What to work on →
(1) Reproduce the Fear No Evil passage from "He was imprisoned" up to and including "wife Avital Sharansky.".
(2) List every number written in digits in the Fear No Evil passage.
(3) Write what follows the last sentence of the Fear No Evil passage.

Source excerpt →
________________________

The author of Fear No Evil was born in 1948 in the Soviet Union; at the age of 29, he was arrested for engaging in Zionist activity, he said.
He was imprisoned for nine years in Soviet labor camps, half of which he said was in solitary confinement, and spent 405 days in a punishment cell. He was released in 1986 after heavy international pressure, including U.S. diplomatic efforts and humanitarian efforts led by his wife Avital Sharansky.
His second piece of advice was not to make plans for the future “based on the hope” that everything will be back to normal in the few days or weeks. He added, “It does not depend on you. So, try to build plans that fully depend on you. … Read the book that you wanted to read or … learn the language that you always wanted to speak. And then it depends all on you: whether you succeed in your plans or not.”

________________________

Listed records →
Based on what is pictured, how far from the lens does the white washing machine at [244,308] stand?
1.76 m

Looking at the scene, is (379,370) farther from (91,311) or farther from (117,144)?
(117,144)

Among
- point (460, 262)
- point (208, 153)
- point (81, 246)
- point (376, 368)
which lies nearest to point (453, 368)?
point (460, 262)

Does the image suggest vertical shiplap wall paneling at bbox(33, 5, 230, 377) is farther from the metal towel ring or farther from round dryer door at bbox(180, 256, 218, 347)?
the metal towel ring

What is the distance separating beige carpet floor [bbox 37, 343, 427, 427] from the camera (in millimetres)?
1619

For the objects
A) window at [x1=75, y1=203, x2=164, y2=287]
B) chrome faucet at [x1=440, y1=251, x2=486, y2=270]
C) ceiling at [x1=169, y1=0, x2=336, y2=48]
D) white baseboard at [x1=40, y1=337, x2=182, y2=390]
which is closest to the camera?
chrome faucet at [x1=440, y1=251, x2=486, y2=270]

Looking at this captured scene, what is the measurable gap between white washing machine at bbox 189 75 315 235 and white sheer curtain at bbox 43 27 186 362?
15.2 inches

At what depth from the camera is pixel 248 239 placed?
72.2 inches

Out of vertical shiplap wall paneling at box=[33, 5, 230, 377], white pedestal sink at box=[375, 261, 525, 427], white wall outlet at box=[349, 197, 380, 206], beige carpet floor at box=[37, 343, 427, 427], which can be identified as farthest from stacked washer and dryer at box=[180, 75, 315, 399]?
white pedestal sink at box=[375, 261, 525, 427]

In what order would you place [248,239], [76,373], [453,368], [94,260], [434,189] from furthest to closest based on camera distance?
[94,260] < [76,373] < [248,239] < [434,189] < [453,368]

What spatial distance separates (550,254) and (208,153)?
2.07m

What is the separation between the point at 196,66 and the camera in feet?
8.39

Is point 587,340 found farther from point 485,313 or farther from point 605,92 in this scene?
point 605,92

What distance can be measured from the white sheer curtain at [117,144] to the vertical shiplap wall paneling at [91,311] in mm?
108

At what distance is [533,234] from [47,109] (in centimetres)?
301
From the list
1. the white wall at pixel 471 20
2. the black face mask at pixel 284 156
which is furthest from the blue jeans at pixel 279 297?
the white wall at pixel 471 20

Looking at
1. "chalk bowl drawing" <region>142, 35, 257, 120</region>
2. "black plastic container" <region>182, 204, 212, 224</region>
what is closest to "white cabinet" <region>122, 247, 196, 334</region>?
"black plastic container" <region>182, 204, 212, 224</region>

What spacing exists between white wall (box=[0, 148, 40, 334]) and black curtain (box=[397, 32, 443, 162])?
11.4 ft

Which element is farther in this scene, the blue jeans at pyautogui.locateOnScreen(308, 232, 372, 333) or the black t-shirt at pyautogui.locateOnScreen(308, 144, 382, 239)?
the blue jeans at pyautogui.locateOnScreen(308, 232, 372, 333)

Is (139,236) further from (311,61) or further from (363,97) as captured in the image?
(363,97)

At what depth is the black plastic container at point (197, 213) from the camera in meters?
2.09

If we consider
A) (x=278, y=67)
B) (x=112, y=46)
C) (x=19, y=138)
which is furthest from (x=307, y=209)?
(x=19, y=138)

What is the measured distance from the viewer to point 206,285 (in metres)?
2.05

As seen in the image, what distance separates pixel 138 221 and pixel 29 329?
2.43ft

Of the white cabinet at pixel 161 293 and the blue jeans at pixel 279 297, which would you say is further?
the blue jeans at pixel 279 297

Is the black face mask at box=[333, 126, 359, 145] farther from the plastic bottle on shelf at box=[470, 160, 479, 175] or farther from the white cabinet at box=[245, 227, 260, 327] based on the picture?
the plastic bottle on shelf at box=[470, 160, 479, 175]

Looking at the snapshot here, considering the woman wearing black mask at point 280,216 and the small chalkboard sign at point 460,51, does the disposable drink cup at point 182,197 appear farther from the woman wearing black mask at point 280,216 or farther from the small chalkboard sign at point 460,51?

________________________

Answers to the tasks →
(1)
He was imprisoned for nine years in Soviet labor camps, half of which he said was in solitary confinement, and spent 405 days in a punishment cell. He was released in 1986 after heavy international pressure, including U.S. diplomatic efforts and humanitarian efforts led by his wife Avital Sharansky.

(2) 1948, 29, 405, 1986

(3)
Sharansky’s third tip was to hold on to your sense of humor. He said, “in prison I loved telling jokes to my anti-Soviet guards, and thank God, [now] there are so many jokes on the Internet.”
Tip No. 4: “Don’t give up on your hobbies.”
His final tip was to “feel your connection.”
“Remember that you are not alone. We Jews, for thousands of years, all over the world, were scattered, but we always had this feeling that we are a part of a big people, great people with our mutual past, our mutual future and our mutual mission.”